* **Estratto della fonte**:

La sera del 23 giugno, Diaz diramò un bollettino supplementare di poche parole ma sufficienti a risollevare l’animo di
tutti gl’italiani:
« Dal Montello al mare il nemico, sconfitto ed incalzato dalle nostre valorose truppe, ripassa in disordine il Piave».
Gli austriaci rimasero ancorati ad una breve striscia di terreno intorno a Musile, ma il 24 giugno dovettero cedere, e
diciotto ufficiali e 1607 uomini di truppa superstiti chiesero la resa.
Il nemico conservava però notevoli energie e un tentativo del battaglione ciclisti del 12° bersaglieri di costituire,
durante la notte del 26 giugno, una testa di ponte sulla sinistra del fiume a Ponte di Piave, venne respinto con
sensibili perdite a carico dei nostri reparti.
Continuava frattanto accanita la lotta sul basso Piave, in provincia di Venezia, e particolarmente tra Sasson e Caposile:
il XXVIII reparto d’assalto meritò la medaglia d’oro; pure di medaglia d’oro furono decorati l’aiutante di battaglia
Carlo Gardan, il caporale dei bersaglieri Attilio Verdirosi, l’aiutante di battaglia Soccorso Soloni e infine il maggior
generale Umberto Fadini ed altri ancora che la limitatezza delle ricerche non consente di ricordare.
*
Gli eroi del Grappa meriterebbero da soli una lunga e
documentata rievocazione; Monte Pertica, Valderoa, Col d’Echele, Monte Asolone, Col della Berretta, Monte Spinoncia, Col
dell’Orso, Porte di Salton, Col Moschin, Fagheron, Col del Rosso, ecc.: fanno parte del sacro massiccio del Grappa che
con l’altipiano di Asiago ebbe eroi innumerevoli che non possiamo ricordare adeguatamente.
Non risulta che - salvo qualche infiltrazione prontamente respinta
- il nemico sia penetrato in provincia di Treviso attraverso il Grappa la cui cima, che si eleva appunto nel trevigiano
coi suoi 1779 metri, non venne violata dagli attacchi avversari; è quindi assai improbabile che vi siano state delle
medaglie d’oro conferite per atti di valore compiuti in quel settore della nostra provincia.
Per la circoscritta finalità della presente rievocazione dobbiamo limitarci a ricordare che 12.400 nostri Caduti del
Grappa (2.280 riconosciuti e 10.120 caduti ignoti) riposano nel monumentale sacrario inaugurato il 22 settembre 1935 e
che dalla cima del monte guarda gli ossari del Montello e del Piave.
Nel cimitero austro-ungarico trovano i resti dei pur valorosi avversari: 292 Caduti noti e 10.000 ignoti.

[Dati archiviati]
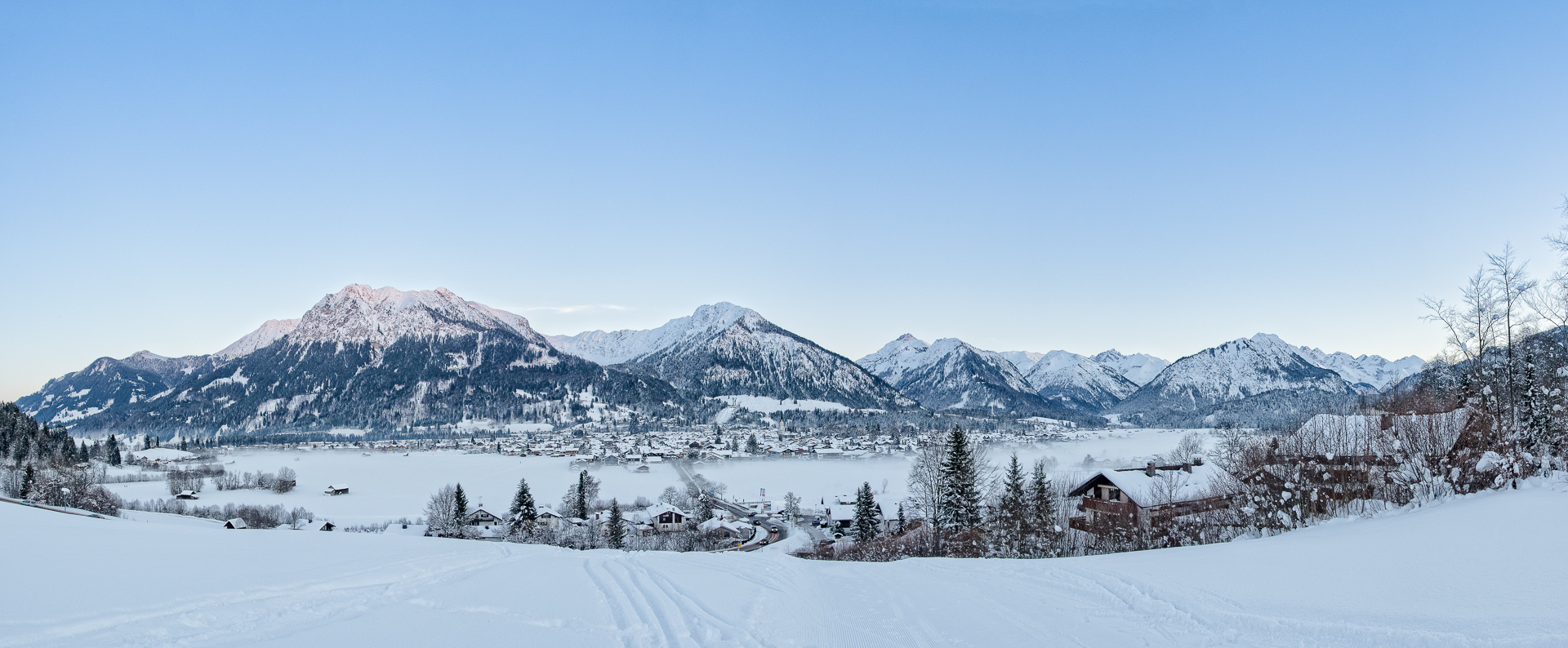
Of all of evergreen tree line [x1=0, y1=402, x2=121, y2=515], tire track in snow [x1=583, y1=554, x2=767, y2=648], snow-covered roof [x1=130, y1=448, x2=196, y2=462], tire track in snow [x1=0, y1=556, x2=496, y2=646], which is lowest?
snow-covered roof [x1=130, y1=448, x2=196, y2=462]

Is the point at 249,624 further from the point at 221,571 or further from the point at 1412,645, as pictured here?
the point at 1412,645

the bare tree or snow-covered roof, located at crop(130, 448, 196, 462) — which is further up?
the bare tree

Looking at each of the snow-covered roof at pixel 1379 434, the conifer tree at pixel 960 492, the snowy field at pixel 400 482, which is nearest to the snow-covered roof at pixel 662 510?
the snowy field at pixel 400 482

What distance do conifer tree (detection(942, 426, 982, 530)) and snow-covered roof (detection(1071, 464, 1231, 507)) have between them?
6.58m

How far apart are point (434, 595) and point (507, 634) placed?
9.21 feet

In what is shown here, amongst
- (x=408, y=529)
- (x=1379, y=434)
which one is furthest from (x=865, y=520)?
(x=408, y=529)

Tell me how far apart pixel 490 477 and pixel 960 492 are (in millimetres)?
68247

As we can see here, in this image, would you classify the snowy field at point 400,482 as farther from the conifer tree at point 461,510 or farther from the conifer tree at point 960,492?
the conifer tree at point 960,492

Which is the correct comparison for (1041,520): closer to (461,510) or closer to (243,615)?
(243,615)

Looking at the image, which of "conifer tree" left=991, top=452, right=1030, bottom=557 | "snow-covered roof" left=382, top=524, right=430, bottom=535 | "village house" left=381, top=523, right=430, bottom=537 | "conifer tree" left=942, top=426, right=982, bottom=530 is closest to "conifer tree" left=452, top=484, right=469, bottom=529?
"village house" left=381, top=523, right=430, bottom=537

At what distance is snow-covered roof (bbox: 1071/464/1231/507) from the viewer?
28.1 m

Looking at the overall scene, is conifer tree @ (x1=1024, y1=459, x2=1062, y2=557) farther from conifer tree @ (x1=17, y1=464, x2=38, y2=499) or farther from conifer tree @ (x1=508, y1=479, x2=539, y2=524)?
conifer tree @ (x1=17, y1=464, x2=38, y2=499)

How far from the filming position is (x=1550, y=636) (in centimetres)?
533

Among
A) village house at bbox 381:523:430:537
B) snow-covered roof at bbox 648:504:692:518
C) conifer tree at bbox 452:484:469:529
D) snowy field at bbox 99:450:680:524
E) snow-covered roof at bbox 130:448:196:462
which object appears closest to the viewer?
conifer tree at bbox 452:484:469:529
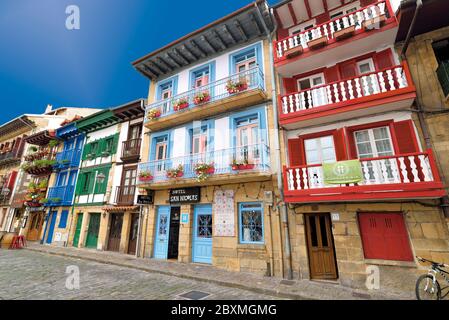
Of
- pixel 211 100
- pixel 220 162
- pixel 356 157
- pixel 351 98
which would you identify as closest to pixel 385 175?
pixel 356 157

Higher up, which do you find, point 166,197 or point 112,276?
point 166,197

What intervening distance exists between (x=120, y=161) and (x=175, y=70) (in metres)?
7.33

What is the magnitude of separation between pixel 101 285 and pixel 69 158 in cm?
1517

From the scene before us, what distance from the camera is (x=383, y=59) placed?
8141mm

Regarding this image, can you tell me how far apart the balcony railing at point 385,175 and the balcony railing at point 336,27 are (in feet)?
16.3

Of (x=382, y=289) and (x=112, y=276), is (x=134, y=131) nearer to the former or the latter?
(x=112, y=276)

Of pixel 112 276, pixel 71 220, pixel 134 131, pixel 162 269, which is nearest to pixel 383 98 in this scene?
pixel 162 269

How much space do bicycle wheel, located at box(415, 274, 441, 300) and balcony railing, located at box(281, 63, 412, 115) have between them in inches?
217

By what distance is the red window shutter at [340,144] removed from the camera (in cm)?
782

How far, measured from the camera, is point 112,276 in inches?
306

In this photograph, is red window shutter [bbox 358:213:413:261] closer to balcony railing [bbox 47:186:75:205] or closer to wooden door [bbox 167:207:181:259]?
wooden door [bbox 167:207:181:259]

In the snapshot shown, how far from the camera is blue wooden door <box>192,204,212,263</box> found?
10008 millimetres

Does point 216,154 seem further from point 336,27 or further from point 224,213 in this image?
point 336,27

==

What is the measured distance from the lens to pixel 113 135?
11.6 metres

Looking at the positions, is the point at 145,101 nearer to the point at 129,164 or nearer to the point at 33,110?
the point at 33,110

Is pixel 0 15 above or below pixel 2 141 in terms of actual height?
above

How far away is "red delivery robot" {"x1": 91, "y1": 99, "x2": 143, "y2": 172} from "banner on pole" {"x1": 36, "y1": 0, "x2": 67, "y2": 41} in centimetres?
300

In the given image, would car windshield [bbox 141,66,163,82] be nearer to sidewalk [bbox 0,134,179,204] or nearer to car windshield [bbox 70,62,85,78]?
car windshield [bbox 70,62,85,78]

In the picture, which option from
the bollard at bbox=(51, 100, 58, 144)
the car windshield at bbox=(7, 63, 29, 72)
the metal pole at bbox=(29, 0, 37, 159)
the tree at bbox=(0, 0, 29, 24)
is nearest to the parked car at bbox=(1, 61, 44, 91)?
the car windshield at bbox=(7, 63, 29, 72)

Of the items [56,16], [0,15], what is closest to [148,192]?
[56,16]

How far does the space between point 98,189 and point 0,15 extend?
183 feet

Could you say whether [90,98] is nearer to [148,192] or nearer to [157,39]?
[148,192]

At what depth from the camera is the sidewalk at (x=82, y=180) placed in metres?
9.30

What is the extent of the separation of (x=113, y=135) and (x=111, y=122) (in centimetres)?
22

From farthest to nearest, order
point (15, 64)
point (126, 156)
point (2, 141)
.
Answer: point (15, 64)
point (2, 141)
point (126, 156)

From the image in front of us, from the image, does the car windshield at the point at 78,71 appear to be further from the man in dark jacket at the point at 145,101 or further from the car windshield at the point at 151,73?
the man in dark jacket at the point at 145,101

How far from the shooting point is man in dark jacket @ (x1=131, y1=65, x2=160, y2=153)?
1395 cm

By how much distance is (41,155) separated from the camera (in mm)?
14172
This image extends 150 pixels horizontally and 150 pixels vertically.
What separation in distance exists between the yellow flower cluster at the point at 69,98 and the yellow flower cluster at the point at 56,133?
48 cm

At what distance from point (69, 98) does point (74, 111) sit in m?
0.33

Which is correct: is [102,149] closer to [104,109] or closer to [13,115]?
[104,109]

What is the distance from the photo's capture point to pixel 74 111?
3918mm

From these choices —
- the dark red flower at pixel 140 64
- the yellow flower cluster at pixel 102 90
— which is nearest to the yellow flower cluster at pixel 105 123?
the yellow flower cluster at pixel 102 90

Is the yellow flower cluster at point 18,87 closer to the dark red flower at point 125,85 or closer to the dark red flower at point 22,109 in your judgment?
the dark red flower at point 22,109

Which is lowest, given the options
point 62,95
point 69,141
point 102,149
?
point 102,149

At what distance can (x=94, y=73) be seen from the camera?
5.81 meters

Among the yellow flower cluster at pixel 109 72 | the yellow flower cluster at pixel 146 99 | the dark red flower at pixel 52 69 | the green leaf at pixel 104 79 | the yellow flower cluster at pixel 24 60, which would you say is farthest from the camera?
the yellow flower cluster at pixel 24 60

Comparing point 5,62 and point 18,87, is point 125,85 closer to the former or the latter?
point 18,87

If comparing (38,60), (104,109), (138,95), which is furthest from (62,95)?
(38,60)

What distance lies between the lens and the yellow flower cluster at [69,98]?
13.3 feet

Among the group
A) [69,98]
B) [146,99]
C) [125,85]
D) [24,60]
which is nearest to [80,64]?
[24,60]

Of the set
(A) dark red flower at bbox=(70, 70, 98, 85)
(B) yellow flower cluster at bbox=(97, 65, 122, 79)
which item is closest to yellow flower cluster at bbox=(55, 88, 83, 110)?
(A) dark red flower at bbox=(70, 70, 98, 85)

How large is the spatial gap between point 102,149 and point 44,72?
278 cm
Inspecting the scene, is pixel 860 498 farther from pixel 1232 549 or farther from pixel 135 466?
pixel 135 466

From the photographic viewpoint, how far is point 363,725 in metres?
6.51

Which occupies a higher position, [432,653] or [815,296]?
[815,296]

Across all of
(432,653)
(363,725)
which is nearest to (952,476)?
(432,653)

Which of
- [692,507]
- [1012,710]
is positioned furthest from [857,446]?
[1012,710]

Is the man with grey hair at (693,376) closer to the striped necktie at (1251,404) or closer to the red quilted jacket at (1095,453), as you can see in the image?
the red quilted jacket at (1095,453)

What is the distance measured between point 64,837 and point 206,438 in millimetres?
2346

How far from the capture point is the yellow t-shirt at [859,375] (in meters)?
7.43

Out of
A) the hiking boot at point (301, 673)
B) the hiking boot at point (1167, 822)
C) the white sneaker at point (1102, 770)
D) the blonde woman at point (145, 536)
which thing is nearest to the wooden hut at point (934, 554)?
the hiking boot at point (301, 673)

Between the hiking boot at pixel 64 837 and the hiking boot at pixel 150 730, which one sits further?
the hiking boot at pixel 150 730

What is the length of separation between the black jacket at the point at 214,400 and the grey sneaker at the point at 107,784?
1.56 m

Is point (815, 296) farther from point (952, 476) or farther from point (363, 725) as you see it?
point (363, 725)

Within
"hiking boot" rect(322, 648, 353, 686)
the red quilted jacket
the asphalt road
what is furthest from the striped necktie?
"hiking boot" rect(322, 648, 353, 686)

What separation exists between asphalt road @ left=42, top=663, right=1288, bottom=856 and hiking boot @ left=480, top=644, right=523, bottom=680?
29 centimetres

* **Attività da svolgere**:
[1] Riporta testualmente la parte dell'estratto che inizia dalle parole "Il nemico conservava" e si ferma dopo "dei nostri reparti.".
[2] Secondo l'estratto, in che giorno venne inaugurato il sacrario monumentale del Grappa?
Le voci provengono da una fonte diversa.

* **Soluzioni**:
[1]
Il nemico conservava però notevoli energie e un tentativo del battaglione ciclisti del 12° bersaglieri di costituire,
durante la notte del 26 giugno, una testa di ponte sulla sinistra del fiume a Ponte di Piave, venne respinto con
sensibili perdite a carico dei nostri reparti.

[2] Il 22 settembre 1935.